The first shoes he ever painted were for an elementary school art competition. He was disqualified for painting three-dimensionally. He didn’t do another project until 2014 — a gift for his mother for what he called “her second 25th birthday.”

She recognized her son’s passion and from that point, helped support it. Now it’s a business called Wes Custom Kicks.

“For my birthday in December that year she got me an airbrush,” Wes said. “I wanted to take it farther. Within two weeks, I created an Instagram page (@wescustomkicks) and had my first client’s shoes on my desk.”

On a whim, he contacted Hernandez through Instagram.
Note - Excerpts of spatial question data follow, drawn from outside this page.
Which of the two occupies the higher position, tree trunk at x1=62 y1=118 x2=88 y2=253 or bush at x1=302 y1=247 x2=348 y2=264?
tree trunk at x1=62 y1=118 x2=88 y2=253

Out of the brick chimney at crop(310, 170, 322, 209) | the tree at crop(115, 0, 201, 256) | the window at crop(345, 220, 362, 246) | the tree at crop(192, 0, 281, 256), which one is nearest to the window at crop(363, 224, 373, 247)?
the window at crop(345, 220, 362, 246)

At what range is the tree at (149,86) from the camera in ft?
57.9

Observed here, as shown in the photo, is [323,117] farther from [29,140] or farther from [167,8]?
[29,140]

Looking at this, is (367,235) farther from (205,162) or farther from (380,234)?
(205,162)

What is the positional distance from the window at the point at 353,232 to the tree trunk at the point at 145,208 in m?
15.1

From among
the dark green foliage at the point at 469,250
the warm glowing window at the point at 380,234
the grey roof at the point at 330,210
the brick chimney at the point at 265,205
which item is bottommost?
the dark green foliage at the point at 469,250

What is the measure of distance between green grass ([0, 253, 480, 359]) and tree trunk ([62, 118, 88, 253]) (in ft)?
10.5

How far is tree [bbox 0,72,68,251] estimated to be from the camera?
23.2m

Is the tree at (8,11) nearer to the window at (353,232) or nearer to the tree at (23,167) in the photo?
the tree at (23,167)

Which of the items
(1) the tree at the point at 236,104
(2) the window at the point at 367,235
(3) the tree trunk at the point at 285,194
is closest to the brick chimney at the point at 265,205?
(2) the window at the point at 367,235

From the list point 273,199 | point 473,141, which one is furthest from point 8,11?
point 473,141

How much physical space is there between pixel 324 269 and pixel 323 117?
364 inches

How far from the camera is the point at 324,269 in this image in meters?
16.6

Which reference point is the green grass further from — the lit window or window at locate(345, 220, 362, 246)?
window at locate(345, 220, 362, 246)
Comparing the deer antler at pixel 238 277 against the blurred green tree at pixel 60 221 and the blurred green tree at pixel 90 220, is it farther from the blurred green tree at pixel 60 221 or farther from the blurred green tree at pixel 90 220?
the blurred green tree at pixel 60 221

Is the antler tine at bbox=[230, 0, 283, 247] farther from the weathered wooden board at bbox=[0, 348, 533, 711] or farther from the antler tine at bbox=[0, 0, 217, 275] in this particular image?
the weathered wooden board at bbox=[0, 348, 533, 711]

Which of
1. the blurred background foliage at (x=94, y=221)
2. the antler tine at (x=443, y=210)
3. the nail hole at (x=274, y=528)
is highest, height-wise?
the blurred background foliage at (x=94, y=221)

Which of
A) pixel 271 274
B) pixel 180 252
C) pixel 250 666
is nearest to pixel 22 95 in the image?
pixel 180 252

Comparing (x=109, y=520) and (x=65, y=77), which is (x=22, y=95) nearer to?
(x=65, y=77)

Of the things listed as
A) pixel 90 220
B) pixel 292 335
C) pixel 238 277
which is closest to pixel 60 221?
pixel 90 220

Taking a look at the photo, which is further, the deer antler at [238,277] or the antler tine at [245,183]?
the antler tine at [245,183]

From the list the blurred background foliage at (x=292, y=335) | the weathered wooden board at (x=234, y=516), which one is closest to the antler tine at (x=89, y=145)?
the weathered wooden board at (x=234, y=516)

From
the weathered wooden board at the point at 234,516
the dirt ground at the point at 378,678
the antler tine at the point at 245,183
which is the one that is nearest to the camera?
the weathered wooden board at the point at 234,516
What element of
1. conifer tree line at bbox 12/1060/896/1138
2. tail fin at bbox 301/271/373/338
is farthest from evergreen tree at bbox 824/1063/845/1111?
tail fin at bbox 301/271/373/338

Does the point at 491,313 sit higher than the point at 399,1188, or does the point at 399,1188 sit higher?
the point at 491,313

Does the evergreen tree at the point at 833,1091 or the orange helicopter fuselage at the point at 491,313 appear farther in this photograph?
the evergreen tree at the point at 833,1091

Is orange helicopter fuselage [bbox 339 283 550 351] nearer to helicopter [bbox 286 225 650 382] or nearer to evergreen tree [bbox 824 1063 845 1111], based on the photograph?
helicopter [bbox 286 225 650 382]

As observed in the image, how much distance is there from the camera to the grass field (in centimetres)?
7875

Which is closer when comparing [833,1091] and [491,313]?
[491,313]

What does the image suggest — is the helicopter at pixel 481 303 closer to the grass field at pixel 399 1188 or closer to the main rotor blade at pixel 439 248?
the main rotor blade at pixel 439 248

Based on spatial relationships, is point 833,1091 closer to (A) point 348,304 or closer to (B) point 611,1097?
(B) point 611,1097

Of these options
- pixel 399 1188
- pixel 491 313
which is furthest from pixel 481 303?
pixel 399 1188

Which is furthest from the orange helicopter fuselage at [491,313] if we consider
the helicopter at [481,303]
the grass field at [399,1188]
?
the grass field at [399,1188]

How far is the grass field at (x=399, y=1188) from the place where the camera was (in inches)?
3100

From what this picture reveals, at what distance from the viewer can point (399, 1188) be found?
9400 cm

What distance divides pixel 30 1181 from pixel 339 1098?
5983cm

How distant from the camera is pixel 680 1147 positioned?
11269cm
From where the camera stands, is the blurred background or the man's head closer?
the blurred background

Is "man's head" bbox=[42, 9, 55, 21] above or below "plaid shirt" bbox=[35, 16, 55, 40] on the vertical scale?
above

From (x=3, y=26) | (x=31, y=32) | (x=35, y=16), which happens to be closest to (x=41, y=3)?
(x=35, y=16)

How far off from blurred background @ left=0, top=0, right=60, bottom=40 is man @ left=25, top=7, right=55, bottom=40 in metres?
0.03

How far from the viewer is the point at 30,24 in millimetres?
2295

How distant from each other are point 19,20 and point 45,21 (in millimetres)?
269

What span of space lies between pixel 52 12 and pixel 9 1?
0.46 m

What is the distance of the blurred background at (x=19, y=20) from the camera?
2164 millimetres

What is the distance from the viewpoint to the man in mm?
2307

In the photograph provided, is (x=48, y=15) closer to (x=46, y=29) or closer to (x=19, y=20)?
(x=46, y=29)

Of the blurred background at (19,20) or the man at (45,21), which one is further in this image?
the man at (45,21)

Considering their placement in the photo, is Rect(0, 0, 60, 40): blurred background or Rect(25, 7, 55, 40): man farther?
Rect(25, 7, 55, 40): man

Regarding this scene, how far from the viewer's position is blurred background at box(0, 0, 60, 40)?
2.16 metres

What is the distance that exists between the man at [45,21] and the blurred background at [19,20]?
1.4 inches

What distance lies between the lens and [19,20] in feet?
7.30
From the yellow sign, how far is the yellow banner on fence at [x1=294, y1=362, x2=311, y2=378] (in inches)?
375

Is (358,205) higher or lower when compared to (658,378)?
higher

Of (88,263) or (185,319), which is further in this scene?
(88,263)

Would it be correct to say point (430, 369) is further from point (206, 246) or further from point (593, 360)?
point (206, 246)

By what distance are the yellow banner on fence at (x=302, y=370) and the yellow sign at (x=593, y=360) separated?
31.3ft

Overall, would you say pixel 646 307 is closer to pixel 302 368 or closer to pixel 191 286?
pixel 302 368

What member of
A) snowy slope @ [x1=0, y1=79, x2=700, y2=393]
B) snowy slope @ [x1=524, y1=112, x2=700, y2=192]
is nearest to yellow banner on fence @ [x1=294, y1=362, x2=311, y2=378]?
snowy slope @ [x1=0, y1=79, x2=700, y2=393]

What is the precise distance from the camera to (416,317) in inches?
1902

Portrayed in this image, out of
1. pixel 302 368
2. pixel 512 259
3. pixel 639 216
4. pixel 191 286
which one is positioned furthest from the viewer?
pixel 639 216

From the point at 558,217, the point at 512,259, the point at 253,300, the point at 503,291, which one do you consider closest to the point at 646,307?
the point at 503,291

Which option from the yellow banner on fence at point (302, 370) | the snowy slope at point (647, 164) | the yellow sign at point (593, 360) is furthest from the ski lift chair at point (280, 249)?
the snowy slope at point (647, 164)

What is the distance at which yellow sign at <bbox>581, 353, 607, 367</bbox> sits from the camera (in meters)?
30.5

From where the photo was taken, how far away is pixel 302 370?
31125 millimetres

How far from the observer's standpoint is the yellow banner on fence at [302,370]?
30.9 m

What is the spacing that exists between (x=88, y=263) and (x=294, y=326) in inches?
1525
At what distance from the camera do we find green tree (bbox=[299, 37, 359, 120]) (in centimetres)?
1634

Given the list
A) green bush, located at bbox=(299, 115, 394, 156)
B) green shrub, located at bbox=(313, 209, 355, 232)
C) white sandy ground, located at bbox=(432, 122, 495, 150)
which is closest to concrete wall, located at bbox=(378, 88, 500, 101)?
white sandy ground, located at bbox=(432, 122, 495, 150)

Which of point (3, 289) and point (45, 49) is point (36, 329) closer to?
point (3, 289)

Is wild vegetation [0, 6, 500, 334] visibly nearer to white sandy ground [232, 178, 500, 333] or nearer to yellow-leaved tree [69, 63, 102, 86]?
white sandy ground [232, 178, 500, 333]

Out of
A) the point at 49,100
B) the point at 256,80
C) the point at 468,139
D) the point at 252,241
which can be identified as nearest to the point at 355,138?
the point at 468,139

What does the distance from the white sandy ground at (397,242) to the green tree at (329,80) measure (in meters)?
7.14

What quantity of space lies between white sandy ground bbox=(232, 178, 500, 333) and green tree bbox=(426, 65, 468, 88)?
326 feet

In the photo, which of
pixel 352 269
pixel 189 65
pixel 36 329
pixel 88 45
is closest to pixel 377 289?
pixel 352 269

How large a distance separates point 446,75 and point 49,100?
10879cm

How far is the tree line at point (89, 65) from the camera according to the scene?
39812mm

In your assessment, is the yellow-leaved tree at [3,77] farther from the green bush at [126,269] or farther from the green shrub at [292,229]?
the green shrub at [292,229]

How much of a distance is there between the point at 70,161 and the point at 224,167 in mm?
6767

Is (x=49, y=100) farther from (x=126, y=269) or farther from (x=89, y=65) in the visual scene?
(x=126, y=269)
Hernandez was the first player he sought out because he had a hunch, based off the Dodger’s good-natured and big personality, he would respond.

Wes sent three messages — the second he recalled saying “I bleed Dodger blue.”

“We went back and forth about how the design would look,” Wes said. “He invited me to Dodger Stadium, and we talked about the design. … I went back and painted as fast as I could. I was back at Dodger Stadium two weeks later, and then he was actually kind of surprised. He said, ‘I didn’t expect anything out of it.’”

Hernandez then went into the clubhouse and gave Wes another pair to work on. These would become the cleats Hernandez wore in Games 4 and 5 of the National League Division Series.

The customization included blue, red and white paint speckles on the foam midsole, an outline to make the “N” in the New Balance logo pop more and a painted banana on the back. Wes worked with a friend in Ohio who created an insole that features Hernandez in a banana outfit.

The latest creation features a blue, red, white and gray camouflage midsole and a burgundy ribbon on the back to represent Hernandez’s support for multiple myeloma awareness.

“He’s a 15-year old kid, a really good kid, really nice kid,” Hernandez said. “He loves doing it. It’s pretty cool for him to make cleats for a Dodger. And I enjoy doing it, more for him than anybody else. I like what he does, and I’ll keep giving him cleats.”

Wes picked up a second Major League client. Padres relief pitcher Ryan Buchter, who started 2015 in the Dodger organization, wore some Wes Custom Kicks on Opening Day.

The week before the season began, Wes and his mom were on vacation in Cabo San Lucas. Sabrina saw him laying on a bed, texting Hernandez and Buchter.

“My mom said, ‘Do you realize that you’re in a bed and texting Major Leaguers?’” he recalled. “I said, ‘Yeah, I guess.’

“Upon reflection, it’s pretty crazy.”